(Questions on scene geometry)
-- Begin --
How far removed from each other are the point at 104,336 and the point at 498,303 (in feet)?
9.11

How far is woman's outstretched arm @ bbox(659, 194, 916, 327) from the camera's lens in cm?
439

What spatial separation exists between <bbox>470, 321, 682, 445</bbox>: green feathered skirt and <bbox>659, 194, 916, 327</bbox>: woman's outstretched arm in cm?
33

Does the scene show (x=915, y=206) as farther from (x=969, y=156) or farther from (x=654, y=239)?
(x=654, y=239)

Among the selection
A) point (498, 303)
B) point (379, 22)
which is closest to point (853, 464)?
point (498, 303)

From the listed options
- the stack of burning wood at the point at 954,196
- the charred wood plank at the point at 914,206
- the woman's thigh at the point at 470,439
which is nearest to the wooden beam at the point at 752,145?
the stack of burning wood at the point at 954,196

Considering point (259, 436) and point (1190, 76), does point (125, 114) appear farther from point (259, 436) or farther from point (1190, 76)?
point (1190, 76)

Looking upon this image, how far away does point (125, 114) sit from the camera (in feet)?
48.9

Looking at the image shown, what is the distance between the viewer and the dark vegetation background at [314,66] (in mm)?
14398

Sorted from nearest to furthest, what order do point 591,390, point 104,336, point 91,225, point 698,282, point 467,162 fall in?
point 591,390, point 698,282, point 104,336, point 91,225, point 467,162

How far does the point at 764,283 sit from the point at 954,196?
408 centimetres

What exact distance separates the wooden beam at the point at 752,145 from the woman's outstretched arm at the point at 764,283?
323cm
-- End --
Turn the lines running from the one containing "How far does" through the end of the rows above into a numbered list. Leave out the blank lines.

1. How far does the point at 764,283 sit from the point at 954,196?
2. 408 centimetres
3. What exact distance separates the wooden beam at the point at 752,145 from the woman's outstretched arm at the point at 764,283?
4. 323cm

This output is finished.